==== THE DATA ====

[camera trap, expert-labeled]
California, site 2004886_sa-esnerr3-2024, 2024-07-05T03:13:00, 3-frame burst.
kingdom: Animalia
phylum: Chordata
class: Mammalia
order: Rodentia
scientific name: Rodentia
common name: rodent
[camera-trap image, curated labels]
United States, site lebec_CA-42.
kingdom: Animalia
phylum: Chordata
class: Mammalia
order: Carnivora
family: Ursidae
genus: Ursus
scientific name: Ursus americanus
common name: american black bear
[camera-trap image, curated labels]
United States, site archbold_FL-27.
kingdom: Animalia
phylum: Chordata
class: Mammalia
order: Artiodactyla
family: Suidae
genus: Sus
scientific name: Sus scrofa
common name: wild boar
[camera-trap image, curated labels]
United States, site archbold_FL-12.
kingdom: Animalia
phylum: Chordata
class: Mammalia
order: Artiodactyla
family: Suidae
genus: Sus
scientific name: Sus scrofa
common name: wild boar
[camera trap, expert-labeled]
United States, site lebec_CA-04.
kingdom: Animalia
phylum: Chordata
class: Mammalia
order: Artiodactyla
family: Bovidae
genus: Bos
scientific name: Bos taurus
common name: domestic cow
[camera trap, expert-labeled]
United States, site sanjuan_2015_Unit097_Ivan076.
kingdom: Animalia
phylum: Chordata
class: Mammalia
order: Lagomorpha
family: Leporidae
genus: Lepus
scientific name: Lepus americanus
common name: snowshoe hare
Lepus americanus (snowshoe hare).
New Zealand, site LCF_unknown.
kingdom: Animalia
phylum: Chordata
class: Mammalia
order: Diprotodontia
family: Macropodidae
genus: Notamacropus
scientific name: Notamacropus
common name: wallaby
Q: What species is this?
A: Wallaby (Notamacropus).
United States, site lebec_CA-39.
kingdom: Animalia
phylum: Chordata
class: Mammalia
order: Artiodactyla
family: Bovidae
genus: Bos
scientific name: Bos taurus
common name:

====

**PROBLEM DETAILS:**
All records above are to be output again exactly as they stand.

**ANSWER SPACE:**
[camera trap, expert-labeled]
California, site 2004886_sa-esnerr3-2024, 2024-07-05T03:13:00, 3-frame burst.
kingdom: Animalia
phylum: Chordata
class: Mammalia
order: Rodentia
scientific name: Rodentia
common name: rodent
[camera-trap image, curated labels]
United States, site lebec_CA-42.
kingdom: Animalia
phylum: Chordata
class: Mammalia
order: Carnivora
family: Ursidae
genus: Ursus
scientific name: Ursus americanus
common name: american black bear
[camera-trap image, curated labels]
United States, site archbold_FL-27.
kingdom: Animalia
phylum: Chordata
class: Mammalia
order: Artiodactyla
family: Suidae
genus: Sus
scientific name: Sus scrofa
common name: wild boar
[camera-trap image, curated labels]
United States, site archbold_FL-12.
kingdom: Animalia
phylum: Chordata
class: Mammalia
order: Artiodactyla
family: Suidae
genus: Sus
scientific name: Sus scrofa
common name: wild boar
[camera trap, expert-labeled]
United States, site lebec_CA-04.
kingdom: Animalia
phylum: Chordata
class: Mammalia
order: Artiodactyla
family: Bovidae
genus: Bos
scientific name: Bos taurus
common name: domestic cow
[camera trap, expert-labeled]
United States, site sanjuan_2015_Unit097_Ivan076.
kingdom: Animalia
phylum: Chordata
class: Mammalia
order: Lagomorpha
family: Leporidae
genus: Lepus
scientific name: Lepus americanus
common name: snowshoe hare
Lepus americanus (snowshoe hare).
New Zealand, site LCF_unknown.
kingdom: Animalia
phylum: Chordata
class: Mammalia
order: Diprotodontia
family: Macropodidae
genus: Notamacropus
scientific name: Notamacropus
common name: wallaby
Q: What species is this?
A: Wallaby (Notamacropus).
United States, site lebec_CA-39.
kingdom: Animalia
phylum: Chordata
class: Mammalia
order: Artiodactyla
family: Bovidae
genus: Bos
scientific name: Bos taurus
common name:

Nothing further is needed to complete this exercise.